Gaspero never permitted Jane and Peripatetica to lose anything. Doubling through narrow, black streets where lofty buildings nearly met above their heads and where they snatched hurried, delighted glimpses of intricate old grilles, of arched and wheeled windows, of splendid hatchments and fine carved portals—he brought them out at admirable view points for all the many similar parades in widely separated parts of the city.
As the purple dusk came down they found themselves in the Marina, watching the last of the processions moving slowly down the broad avenue to the sea-street. The crowd had thinned. The small angels and John the Baptists went wearily upon dusty little feet, their crowns of now wilted roses canted at dissipated angles over their flushed and tearful faces, the heavy, half-burned wax torches wabbling dangerously near the draggled veils and drooping gilt wings.
The bearers of the images paused often to set down their heavy burdens. The balconies began to blossom with tinted lights. Here and there the Virgin with her twinkling candles was turned toward a balcony filled with some specially faithful children of the church, and stood facing them a moment, tall, ghostly, tragical, in the gathering darkness, before passing onward in her long pilgrimage of mourning that was to end within the church doors as night came down.
“It is enough, Gaspero,” they cried, as the flickering train passed away down the water avenue into the blue blackness of the shadowy evening, and then they went homewards full of that strange mingled sense of languor and refreshment—that “cleansing of the soul with pity and terror” which is the gift of the heroic tragedies....
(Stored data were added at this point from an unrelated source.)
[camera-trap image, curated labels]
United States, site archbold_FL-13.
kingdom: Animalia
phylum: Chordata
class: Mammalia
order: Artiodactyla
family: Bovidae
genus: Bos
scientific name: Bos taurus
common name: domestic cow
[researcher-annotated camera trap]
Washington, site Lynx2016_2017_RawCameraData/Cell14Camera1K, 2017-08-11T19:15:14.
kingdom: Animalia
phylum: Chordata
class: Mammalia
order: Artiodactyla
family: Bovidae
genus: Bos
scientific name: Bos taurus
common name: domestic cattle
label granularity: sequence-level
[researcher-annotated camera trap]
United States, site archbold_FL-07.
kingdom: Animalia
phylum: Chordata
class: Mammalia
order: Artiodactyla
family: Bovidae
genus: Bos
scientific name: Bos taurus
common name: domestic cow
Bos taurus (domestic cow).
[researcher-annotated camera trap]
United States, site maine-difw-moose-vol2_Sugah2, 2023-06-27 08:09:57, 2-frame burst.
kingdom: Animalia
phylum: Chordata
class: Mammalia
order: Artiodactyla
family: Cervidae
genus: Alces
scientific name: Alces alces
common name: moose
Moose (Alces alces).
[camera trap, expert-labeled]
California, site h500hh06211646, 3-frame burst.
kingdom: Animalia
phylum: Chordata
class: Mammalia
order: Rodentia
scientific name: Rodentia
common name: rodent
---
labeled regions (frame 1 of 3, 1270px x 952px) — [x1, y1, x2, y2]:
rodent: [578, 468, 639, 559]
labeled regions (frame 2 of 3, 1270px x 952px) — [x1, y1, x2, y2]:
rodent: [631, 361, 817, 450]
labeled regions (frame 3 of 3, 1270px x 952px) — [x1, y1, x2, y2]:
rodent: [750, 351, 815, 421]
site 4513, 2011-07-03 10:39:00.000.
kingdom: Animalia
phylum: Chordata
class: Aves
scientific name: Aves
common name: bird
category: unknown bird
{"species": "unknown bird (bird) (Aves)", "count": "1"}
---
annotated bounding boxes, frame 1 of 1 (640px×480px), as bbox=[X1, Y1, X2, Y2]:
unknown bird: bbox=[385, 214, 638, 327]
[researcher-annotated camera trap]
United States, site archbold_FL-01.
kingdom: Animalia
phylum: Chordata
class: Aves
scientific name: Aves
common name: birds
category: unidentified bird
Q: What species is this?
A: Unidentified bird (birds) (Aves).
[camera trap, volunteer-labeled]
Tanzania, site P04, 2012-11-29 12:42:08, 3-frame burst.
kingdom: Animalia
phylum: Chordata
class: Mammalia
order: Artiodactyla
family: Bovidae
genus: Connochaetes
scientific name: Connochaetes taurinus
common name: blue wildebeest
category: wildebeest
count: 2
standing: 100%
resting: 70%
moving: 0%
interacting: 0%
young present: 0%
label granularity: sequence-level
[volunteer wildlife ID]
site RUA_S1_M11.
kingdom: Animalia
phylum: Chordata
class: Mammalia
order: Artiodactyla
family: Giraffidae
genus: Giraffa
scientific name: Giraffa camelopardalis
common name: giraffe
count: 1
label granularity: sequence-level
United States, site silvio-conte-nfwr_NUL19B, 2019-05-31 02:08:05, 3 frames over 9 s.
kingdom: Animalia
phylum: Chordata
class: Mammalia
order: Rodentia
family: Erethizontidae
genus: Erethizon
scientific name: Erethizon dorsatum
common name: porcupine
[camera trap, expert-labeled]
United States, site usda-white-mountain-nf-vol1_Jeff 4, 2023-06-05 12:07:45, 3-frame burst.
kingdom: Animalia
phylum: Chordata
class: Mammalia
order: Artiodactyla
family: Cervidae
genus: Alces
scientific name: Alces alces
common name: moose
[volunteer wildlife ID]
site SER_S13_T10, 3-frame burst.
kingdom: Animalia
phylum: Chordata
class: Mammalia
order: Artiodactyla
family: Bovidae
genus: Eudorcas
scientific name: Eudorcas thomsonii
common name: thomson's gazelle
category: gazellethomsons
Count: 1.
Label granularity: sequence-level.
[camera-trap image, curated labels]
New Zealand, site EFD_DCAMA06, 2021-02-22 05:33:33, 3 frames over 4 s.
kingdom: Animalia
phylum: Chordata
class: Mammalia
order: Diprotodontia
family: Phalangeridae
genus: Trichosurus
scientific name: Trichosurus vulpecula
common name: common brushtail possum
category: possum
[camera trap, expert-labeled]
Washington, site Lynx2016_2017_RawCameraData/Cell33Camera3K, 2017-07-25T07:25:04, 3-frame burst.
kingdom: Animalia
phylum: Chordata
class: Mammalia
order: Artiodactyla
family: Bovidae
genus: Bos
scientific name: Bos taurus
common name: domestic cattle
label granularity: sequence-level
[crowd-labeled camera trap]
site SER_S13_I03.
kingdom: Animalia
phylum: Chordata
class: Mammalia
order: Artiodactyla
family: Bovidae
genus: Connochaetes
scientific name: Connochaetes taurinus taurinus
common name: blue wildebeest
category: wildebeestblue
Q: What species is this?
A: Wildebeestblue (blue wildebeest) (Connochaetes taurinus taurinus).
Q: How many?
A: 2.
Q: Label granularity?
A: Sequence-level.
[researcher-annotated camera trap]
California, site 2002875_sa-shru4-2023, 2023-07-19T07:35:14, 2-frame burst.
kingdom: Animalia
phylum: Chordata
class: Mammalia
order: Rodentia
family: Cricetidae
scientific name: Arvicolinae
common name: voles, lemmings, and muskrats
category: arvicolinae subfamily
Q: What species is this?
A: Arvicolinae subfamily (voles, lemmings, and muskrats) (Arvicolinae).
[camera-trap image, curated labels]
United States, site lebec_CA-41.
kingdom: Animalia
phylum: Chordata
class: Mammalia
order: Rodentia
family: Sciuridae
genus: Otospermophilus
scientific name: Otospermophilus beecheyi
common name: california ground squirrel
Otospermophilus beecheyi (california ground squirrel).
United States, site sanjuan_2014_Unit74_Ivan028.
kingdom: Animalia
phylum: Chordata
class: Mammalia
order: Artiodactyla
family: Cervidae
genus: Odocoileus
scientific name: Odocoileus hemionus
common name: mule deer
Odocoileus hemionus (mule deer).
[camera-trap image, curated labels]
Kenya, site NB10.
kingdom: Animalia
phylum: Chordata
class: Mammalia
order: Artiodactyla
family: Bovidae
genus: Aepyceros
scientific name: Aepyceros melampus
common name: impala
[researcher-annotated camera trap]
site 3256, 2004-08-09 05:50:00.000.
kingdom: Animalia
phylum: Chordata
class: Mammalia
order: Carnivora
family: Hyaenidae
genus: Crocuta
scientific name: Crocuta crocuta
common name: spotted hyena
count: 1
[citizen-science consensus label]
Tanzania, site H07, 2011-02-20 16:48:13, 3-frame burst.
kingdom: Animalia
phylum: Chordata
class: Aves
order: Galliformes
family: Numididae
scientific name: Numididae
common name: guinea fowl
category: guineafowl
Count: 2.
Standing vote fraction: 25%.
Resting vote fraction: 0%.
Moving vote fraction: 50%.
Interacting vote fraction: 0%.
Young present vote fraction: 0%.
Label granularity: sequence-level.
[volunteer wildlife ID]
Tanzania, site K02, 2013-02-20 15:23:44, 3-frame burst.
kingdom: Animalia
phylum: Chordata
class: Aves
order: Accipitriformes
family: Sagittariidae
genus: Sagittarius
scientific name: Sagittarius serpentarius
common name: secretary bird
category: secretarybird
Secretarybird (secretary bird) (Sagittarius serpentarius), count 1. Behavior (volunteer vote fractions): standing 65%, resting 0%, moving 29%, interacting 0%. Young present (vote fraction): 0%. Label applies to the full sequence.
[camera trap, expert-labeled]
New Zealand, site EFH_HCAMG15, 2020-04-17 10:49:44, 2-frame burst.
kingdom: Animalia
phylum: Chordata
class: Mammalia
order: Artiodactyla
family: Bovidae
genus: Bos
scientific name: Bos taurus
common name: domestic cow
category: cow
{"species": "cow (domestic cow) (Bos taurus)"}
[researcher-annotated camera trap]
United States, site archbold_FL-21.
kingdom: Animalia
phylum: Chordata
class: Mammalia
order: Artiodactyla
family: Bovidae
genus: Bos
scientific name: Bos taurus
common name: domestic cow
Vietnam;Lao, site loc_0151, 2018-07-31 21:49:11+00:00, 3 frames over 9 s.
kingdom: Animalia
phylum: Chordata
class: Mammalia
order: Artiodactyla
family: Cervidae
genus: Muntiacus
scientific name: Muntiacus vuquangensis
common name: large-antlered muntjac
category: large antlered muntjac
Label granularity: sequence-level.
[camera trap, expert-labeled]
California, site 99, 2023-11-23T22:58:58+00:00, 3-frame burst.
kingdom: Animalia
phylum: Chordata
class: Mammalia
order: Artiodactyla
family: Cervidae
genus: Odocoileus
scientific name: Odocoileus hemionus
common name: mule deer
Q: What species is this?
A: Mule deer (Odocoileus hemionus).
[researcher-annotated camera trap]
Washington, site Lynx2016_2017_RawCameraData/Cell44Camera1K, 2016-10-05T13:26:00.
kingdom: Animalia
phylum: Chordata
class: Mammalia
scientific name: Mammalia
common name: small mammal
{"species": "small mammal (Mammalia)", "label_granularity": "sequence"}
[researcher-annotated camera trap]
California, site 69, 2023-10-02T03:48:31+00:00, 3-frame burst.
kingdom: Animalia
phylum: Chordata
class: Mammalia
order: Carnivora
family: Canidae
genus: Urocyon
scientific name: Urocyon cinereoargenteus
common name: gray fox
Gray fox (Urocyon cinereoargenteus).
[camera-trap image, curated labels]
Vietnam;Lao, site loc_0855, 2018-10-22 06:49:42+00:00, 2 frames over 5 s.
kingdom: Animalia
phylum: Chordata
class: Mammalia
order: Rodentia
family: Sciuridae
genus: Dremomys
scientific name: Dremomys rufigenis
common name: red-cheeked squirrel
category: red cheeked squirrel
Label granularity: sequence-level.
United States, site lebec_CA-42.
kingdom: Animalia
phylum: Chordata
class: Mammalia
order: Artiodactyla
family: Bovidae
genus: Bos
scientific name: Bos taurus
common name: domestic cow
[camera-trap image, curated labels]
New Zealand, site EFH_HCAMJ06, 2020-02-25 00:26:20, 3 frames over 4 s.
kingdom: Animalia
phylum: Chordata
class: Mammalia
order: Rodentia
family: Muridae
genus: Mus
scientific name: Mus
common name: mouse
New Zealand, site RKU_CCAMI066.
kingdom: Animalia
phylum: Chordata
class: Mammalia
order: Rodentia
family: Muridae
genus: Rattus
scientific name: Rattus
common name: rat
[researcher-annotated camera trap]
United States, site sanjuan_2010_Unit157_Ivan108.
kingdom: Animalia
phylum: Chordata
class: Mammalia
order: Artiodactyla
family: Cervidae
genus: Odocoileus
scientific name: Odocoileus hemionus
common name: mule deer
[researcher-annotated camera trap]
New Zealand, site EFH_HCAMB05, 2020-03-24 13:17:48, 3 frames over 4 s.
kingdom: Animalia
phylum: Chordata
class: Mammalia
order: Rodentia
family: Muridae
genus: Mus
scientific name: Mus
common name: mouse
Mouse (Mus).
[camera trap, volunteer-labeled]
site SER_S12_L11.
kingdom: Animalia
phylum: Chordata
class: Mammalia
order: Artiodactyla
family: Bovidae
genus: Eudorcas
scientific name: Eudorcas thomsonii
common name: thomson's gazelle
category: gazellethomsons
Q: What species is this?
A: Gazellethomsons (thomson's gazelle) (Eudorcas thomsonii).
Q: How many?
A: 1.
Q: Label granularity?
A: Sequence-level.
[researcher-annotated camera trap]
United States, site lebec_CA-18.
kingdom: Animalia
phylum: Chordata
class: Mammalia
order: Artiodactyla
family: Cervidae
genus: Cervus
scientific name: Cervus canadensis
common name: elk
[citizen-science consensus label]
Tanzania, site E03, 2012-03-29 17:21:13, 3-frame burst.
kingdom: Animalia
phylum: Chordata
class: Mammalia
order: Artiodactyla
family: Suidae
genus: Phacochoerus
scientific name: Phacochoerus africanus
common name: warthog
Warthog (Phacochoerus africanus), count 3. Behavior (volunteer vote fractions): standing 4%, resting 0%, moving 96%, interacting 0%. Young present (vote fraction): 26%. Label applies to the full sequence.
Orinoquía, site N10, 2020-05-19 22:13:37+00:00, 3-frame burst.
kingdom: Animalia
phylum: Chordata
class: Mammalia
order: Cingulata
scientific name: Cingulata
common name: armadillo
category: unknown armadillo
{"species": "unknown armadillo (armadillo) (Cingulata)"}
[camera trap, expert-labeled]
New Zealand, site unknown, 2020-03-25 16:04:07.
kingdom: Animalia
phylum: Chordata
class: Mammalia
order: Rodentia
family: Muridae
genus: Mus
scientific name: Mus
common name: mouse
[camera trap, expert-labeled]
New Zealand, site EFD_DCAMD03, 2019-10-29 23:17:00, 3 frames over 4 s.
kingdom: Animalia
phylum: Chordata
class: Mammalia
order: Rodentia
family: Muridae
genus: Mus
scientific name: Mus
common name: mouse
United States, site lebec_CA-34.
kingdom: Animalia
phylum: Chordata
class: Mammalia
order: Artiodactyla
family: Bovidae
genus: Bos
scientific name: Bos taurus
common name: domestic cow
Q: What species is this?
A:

Every hour of that night the bells rang and masses sang throughout the city. All day Saturday the churches swarmed, and the purple veils, hung before the altar pictures throughout Lent, were rent from top to bottom to the sound of the wailing De Profundis. Sunday the religious world seemed to exhale itself in music and flowers and triumphant masses. Easter Monday morning the populace hurried through the necessary domestic duties at the earliest possible moment, for the Pasqua Flora is the day of villegiatura for all Palermo. Every one wears new clothes. Even the humble asinelli are, for once in the year at least, brushed and combed, and decorated with fresh red tassels if the master is too poor to afford more elaboration of the always elaborate harness. Those asses who have the luck to be the property of rich contadini appear resplendent in new caparison; with towering brass collars heavy with scarlet chenille, flashing with mirrors and inlays of mother-of-pearl, glittering from head to tail with brass buckles, with bells and red tags innumerable, drawing new carts carved and painted with all the myths and legends and history of Sicily in crude chromatic vivacity.
Whole families stream countrywards in these carts to-day; babies clean and starched for once, grandmothers in purple kerchiefs tied under the chin and yellow kerchiefs crossed upon the breast, with gold hoops in their ears; daughters in flowered cottons, their uncovered heads wrought with fearful and wonderful pompadours, sleek and jet black.
Along the seashore, up the sides of Pellegrino, in all the open country about Palermo, they spread and sun themselves, eat, sleep, make love, gossip, dance, and sing in the golden air.
Gaspero drives slowly through the wide-spread picnic, pausing wherever a characteristic group attracts.